# Urgent tax question for Canadians working in US daily.



## ompuri (Feb 4, 2012)

Hi,

I work as an employee in the US and return back to Canada where I live daily. I am a Canadian citizen and do not live in the US. Could anyone tell me if I must file taxes in US or Canada or both. I plan to do masters in the future and I cannot save much if i pay taxes in both countries. 

Please advise me as to how I should approach filing for taxes.

Thanks


----------



## AltaRed (Jun 8, 2009)

There is a lot of information in the forums here http://forums.serbinski.com/

Bottom line is you have to file tax returns in both countries but how it is done depends on whether you are considered a resident of USA or Canada for tax purposes (which can be different than where you sleep each night).
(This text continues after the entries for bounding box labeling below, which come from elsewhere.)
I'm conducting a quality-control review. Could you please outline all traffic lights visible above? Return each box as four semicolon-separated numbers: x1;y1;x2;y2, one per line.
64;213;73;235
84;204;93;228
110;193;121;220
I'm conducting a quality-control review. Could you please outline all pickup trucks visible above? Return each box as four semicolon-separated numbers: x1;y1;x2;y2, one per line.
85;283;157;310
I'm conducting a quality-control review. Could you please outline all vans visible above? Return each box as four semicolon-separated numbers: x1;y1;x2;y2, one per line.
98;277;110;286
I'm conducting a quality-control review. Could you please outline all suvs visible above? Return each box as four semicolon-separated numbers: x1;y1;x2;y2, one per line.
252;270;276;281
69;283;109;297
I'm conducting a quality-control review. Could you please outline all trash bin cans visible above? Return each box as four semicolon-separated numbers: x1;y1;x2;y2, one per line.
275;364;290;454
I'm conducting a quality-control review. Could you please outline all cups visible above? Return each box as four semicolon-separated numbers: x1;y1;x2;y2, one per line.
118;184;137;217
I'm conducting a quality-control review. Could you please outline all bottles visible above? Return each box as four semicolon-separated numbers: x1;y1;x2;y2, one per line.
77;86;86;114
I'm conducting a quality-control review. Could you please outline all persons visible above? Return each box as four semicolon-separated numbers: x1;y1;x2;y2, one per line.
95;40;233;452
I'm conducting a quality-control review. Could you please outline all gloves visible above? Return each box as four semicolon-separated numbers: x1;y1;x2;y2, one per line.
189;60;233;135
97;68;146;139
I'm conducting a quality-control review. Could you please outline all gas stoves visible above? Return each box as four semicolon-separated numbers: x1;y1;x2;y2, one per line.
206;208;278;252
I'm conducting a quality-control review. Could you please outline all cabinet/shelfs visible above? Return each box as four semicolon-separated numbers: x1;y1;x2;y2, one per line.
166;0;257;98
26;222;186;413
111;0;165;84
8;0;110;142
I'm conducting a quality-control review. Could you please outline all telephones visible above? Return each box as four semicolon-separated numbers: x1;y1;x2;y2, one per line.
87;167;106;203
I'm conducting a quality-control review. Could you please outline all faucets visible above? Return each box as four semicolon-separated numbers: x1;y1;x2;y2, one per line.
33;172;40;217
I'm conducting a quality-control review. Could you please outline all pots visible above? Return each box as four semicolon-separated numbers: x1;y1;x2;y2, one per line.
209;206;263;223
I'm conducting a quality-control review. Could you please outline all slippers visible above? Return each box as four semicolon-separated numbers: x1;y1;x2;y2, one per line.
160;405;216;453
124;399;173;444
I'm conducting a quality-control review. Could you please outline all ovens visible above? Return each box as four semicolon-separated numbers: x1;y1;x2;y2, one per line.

The Canada US tax treaty has the tie breakers to determine where you are a tax resident.

That said, if you are deemed to be a resident of the USA, you will file a 1040 tax return. Any tax you pay there will be considered a FTC (foreign tax credit) on your T1 Canadian tax return to limit, or eliminate, double taxation. The same thing happens in reverse.

You need to find yourself a good cross-border tax accountant to ensure this is done properly.


----------



## OhGreatGuru (May 24, 2009)

i don't think I want to know which border crossing is so porous that one can do this legally.


----------



## HaroldCrump (Jun 10, 2009)

^ OGG, as far as I know, this is totally legal, assuming one has appropriate work permit/authorization for the US.
Such authorization could be a TN visa, an H-1 or L-1 visa or a couple of other possibilities.
US work authorization does not compel the worker to live in the US as well.


----------



## OhGreatGuru (May 24, 2009)

Yes, but one wonders how one obtains such an authorization, wihout being given information about the tax implications of cross-border work.


----------



## Square Root (Jan 30, 2010)

On a related topic even if you travel to the US for a few days a year on business the IRS may require you to file with them. The year before I retired I needed to tell the IRS how many days I was in the US on business. My associates who are still working all file both returns now. A real pain.


----------